- Born: 12 January 1908 Port Louis, Mauritius
- Died: 12 April 1979 (aged 71) Salisbury, Wilts
- Allegiance: United Kingdom
- Branch: British Army
- Rank: Major-General
- Awards: CB CMG OBE

= Reginald Booth Stockdale =

British Army general

Major-General Reginald Booth Stockdale CB CMG OBE FIMechE (12 January 1908 – 12 April 1979) was Colonel Commandant of the Royal Electrical and Mechanical Engineers between 1963 and 1968.

==Career==
Reginald Booth Stockdale was born In Port Louis, Mauritius on 12 January 1908, the son of Reginald Hind Stockdale of Preston, Lancashire. He was educated by Loretto nuns in Mauritius and at Bedford Modern School.

Stockdale began his career in 1931 as a lieutenant in the Royal Army Ordnance Corps. During World War II he served with the British Expeditionary Force (1939–40) and was at home (1940–42). He transferred to Royal Electrical and Mechanical Engineers as a major in 1942. He served in East Africa between 1946 and 1948 where he was promoted to lieutenant-colonel. He was promoted colonel in 1951.

Stockdale was with the British Army of the Rhine between 1952 and 1953, was deputy director of mechanical engineering in Southern Command between 1953 and 1956, and was DEME, BAOR between 1956 and 1959. He was promoted to brigadier in 1958 and major-general in 1960. Between 1960 and 1963 he was Commandant, Technical Group, REME, and its colonel commandant between 1963 and 1968.

In 1963, on retirement from the Army, Stockdale was appointed Inspector of the Arms Control Agency of Western European Union (WEU) in Paris and held this appointment until 1974.

Stockdale was made OBE in 1945, CB in 1963 and CMG in 1975.

==Family life==
Stockdale was a member of the Army and Navy Club. On 20 June 1940, Stockdale married Betty Celia Tucker, daughter of William Alexander Tucker of Bromley, Kent. They had two sons and a daughter. Stockdale died on 12 April 1979.

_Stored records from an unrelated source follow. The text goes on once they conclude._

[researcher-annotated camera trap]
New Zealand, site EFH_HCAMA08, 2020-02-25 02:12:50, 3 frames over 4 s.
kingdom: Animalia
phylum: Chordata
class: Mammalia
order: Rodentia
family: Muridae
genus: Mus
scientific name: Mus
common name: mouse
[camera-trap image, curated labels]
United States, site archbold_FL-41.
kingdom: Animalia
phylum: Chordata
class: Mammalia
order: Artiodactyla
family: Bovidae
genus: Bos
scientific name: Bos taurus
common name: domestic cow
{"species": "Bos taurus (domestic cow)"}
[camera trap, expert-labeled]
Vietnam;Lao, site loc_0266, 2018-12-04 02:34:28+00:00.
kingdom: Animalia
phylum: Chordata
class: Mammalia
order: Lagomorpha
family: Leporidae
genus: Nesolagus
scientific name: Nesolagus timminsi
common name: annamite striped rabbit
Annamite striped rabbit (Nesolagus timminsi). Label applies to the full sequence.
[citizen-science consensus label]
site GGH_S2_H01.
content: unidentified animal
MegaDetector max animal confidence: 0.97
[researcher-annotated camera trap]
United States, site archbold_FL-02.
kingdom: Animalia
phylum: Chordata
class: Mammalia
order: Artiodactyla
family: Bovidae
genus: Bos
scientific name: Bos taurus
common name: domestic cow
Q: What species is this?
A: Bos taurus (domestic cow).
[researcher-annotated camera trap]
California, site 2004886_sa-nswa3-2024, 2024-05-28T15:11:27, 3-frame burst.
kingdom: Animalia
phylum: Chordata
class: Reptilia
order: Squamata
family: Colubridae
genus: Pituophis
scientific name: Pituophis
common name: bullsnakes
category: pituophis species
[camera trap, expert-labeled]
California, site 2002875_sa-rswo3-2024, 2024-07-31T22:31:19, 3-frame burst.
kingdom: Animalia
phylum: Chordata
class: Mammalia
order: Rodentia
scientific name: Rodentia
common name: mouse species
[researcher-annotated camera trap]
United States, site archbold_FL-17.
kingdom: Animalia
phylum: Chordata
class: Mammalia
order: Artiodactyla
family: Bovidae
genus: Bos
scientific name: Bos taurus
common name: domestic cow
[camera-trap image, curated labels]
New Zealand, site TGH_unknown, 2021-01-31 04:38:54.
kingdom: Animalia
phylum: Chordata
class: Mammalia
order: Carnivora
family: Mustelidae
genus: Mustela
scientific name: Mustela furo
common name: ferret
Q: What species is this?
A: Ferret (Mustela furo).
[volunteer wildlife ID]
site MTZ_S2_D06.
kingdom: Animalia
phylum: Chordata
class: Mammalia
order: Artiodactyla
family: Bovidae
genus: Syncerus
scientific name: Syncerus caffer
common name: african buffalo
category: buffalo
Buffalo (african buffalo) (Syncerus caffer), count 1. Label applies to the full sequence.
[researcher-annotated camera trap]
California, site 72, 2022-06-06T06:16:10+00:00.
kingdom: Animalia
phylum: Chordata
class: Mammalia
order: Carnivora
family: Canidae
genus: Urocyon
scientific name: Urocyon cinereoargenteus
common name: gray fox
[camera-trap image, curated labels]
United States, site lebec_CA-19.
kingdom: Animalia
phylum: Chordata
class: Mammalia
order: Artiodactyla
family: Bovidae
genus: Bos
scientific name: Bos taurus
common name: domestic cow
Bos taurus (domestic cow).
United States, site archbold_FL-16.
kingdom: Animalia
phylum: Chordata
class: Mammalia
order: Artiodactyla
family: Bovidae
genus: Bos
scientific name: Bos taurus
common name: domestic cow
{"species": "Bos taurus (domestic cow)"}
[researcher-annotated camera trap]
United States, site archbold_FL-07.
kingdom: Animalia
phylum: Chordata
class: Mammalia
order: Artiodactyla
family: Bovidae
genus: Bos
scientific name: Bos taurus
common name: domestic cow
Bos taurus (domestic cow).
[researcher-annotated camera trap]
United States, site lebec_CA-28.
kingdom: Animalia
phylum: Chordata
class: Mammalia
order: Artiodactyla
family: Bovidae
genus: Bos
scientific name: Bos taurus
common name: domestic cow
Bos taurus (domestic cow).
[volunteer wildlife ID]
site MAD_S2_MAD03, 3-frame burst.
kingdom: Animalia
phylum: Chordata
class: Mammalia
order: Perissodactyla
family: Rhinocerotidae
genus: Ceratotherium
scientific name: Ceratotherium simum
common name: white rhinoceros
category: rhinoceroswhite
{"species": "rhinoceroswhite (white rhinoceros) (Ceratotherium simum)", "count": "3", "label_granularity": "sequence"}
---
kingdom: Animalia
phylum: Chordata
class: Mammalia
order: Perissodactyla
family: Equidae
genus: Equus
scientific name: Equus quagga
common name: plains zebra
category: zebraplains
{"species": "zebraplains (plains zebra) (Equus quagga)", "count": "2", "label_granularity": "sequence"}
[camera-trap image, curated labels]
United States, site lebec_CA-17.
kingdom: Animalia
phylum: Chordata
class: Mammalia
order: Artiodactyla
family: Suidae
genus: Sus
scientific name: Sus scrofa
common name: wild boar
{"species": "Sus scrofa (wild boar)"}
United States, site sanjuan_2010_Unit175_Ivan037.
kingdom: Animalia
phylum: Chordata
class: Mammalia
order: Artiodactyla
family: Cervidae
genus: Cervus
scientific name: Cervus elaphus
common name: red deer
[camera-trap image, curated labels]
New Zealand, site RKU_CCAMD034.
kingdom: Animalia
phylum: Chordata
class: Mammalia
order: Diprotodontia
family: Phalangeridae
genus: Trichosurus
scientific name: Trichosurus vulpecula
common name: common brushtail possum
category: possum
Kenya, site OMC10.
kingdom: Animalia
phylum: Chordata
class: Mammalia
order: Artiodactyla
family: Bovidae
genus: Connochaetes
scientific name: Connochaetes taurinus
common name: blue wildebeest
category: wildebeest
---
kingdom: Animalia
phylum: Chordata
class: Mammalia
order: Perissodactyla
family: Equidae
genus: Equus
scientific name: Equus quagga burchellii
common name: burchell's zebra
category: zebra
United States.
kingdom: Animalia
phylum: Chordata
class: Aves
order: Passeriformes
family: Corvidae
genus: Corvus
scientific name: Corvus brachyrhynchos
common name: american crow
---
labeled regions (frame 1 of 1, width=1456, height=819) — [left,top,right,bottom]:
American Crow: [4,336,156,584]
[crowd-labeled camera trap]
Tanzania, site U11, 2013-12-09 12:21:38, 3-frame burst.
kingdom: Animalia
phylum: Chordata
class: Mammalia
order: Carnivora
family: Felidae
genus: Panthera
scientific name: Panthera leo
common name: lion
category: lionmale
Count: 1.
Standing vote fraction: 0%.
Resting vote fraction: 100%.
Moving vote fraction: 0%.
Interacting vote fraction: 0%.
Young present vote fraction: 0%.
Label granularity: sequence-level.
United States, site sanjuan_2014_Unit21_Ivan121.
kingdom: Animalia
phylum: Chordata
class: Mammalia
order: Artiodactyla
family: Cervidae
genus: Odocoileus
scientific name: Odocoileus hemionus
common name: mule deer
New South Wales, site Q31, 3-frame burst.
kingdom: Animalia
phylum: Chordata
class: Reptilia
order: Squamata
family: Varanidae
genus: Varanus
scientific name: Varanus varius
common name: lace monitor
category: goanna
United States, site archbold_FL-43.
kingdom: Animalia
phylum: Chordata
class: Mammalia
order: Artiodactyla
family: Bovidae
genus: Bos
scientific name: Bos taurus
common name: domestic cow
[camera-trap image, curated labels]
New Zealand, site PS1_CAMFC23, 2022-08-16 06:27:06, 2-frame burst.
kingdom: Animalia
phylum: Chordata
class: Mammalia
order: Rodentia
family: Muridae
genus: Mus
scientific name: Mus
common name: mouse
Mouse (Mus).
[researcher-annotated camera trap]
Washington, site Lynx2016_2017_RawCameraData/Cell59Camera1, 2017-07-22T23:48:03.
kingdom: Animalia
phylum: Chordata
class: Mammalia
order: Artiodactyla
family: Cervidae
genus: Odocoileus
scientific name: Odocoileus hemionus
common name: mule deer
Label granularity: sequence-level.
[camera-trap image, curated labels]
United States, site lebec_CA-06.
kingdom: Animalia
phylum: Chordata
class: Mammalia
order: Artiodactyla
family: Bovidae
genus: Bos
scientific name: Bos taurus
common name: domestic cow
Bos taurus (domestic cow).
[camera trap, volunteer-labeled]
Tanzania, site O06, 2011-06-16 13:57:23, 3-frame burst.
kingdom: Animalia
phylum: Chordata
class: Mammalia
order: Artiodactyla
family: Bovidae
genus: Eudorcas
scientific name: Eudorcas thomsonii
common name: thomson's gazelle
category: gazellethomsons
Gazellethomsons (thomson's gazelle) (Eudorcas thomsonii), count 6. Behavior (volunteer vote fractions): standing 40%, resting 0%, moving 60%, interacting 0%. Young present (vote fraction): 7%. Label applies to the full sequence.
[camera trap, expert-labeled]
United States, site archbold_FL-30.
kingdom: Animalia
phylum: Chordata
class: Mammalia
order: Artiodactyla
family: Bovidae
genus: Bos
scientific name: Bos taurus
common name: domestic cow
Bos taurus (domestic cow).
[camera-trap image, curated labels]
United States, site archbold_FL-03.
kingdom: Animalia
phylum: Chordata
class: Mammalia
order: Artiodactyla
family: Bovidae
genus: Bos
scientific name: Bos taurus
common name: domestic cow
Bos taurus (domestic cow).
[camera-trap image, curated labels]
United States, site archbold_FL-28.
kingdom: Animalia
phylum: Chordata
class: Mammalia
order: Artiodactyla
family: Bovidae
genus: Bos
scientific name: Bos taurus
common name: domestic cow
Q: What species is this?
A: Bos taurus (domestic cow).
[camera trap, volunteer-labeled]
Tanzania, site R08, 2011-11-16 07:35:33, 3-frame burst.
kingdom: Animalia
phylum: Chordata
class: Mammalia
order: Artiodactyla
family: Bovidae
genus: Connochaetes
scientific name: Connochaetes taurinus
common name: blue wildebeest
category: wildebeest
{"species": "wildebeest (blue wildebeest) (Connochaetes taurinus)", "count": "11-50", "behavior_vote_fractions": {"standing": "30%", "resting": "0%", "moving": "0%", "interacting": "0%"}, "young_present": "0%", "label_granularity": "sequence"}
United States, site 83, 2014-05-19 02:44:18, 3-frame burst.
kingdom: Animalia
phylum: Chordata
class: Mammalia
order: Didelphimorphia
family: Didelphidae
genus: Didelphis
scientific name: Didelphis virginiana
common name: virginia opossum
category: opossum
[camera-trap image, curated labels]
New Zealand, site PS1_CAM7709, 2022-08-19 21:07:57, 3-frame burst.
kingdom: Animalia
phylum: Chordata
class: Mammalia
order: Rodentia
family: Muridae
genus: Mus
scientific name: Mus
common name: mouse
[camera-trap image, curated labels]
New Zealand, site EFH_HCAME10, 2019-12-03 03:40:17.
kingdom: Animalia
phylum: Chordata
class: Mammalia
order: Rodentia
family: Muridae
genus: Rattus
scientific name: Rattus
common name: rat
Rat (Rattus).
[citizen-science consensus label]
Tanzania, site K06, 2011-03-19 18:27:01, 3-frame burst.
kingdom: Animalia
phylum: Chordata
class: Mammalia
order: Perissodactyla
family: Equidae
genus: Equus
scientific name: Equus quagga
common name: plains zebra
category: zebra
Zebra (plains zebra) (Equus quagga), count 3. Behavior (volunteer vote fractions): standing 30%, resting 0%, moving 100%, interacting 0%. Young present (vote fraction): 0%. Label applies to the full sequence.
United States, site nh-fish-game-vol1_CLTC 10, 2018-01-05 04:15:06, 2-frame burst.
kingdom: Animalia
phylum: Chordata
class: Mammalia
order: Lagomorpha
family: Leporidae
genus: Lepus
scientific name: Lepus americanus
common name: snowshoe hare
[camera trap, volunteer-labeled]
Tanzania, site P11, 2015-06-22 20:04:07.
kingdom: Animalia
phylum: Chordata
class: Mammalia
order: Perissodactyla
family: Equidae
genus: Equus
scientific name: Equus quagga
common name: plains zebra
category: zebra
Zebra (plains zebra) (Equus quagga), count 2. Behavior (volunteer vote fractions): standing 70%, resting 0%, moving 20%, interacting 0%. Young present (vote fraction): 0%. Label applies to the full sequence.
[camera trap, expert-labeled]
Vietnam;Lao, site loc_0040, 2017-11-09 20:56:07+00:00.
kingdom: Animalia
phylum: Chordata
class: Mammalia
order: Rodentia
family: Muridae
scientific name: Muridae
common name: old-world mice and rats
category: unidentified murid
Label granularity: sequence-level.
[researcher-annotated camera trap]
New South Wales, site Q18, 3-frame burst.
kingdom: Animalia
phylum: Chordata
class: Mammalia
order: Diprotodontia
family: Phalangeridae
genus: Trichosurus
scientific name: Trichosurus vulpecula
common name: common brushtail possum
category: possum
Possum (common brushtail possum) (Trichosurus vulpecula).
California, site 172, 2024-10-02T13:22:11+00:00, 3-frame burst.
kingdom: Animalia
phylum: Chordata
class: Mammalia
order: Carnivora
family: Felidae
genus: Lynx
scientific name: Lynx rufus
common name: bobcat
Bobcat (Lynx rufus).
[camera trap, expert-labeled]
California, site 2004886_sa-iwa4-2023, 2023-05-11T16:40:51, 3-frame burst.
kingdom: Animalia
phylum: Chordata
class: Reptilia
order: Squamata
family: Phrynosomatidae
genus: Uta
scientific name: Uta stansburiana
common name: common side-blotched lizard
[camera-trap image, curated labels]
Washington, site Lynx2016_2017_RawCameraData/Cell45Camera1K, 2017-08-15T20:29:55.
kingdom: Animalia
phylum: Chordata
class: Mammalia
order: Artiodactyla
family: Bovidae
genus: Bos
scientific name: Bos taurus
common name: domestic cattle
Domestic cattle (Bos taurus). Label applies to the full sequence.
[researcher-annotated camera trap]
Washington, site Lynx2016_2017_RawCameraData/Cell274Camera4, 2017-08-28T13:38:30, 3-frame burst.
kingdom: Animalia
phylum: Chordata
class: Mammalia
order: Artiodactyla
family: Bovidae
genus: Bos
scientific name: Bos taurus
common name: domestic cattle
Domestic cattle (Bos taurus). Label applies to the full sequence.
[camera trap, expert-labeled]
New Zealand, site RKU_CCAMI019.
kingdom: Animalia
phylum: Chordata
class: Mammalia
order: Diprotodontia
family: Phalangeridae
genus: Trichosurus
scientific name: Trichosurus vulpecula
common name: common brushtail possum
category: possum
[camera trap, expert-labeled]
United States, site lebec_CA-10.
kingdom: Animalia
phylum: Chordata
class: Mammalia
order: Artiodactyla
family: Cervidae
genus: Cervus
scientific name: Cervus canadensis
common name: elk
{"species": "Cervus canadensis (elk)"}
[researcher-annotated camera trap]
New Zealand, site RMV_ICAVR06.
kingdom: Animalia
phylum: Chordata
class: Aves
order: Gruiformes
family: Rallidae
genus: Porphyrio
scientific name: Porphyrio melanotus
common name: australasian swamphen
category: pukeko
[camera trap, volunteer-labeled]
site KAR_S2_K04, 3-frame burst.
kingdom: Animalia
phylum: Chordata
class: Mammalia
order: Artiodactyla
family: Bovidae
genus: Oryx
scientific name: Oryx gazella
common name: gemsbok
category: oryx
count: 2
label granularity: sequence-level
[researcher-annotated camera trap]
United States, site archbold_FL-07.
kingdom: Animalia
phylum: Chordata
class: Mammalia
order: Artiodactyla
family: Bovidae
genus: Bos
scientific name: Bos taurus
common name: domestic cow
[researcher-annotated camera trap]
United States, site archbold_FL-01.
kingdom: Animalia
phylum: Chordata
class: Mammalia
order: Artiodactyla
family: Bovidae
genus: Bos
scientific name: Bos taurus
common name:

Stockdale spoke fluent French learnt during his upbringing in Mauritius. He was a keen rugby player and in later years a referee. He was a gardener and he also had an interest in meteorology and sundials. Known as ‘Stockie’ by his colleagues and ‘Rex’ by his family, he never used his given names.

There is a photographic portrait of Stockdale at the National Portrait Gallery.

In 2010 Letters from the Home Front, a collection of Betty Stockdale's letters to her husband during World War 2 was published by the Plant Press (ISBN 9781903257142).